# Text passage start

We agree that it is usually the attorney who determines what steps are to be taken in the client's best interest. Gaines Reporting Serv., supra, 4 Ohio App.3d at 234 (citing Burt v. Gahan (1966), 351 Mass. 340, 342-343). There was evidence in this case, however, that Mr. Hurchanik was not determining what steps were to be taken in preparation for Ms. Carpenter's case. Ms. Carpenter named the individuals that she wanted deposed and stated that she wanted the individuals to be subpoenaed. In fact, Mr. Hurchanik testified that if he had been in charge of the litigation, the six individuals would not have been subpoenaed. Thus, Ms. Carpenter's argument that Mr. Hurchanik controlled the litigation is not persuasive.

# Text passage end

| Complete the following |
a – Rewrite the stretch of the court passage from "We agree that" through "is not persuasive.", putting "witnesses" wherever "individuals" appears.
b – In the court passage, who named the individuals to be deposed?
c – Take the court passage further from its last sentence.
The data play no part in this.

# Dataset rows start

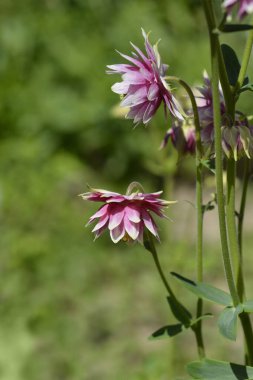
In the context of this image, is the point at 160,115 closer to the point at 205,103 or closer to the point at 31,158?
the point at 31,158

# Dataset rows end
# Dataset rows start

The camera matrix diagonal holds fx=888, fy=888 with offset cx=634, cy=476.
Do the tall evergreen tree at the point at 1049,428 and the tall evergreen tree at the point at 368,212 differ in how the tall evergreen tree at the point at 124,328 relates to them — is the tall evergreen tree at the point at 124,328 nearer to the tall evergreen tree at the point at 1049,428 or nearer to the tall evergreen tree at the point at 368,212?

# Dataset rows end

| Written responses |
a –
We agree that it is usually the attorney who determines what steps are to be taken in the client's best interest. Gaines Reporting Serv., supra, 4 Ohio App.3d at 234 (citing Burt v. Gahan (1966), 351 Mass. 340, 342-343). There was evidence in this case, however, that Mr. Hurchanik was not determining what steps were to be taken in preparation for Ms. Carpenter's case. Ms. Carpenter named the witnesses that she wanted deposed and stated that she wanted the witnesses to be subpoenaed. In fact, Mr. Hurchanik testified that if he had been in charge of the litigation, the six witnesses would not have been subpoenaed. Thus, Ms. Carpenter's argument that Mr. Hurchanik controlled the litigation is not persuasive.

b – Ms. Carpenter

c –
Ms. Carpenter further argues that the trial court's decision is directly in conflict with the prevailing law in the Twelfth District as set forth in Janet's Reporting and Video Serv. v. Rauchman (May 29, 1990), Butler App. No. CA89-10-150, unreported. In that case, the attorney had contacted a court reporting service via telephone to arrange for a court reporter to attend a deposition. Janet's Reporting and Video Serv. v. Rauchman (May 29, 1990), Butler App. No. CA89-10-150, unreported, at * * 1. The court found that, because the attorney had ordered the depositions from the reporting service, the agreement had been reached between the attorney and the court reporting service and thus the attorney was liable for the stenographic fees. Id. at * * 2. In coming to this conclusion, the court stated, "[w]here an attorney orders transcripts of depositions, it is the attorney, not the attorney's client, with whom the reporting service deals." Id.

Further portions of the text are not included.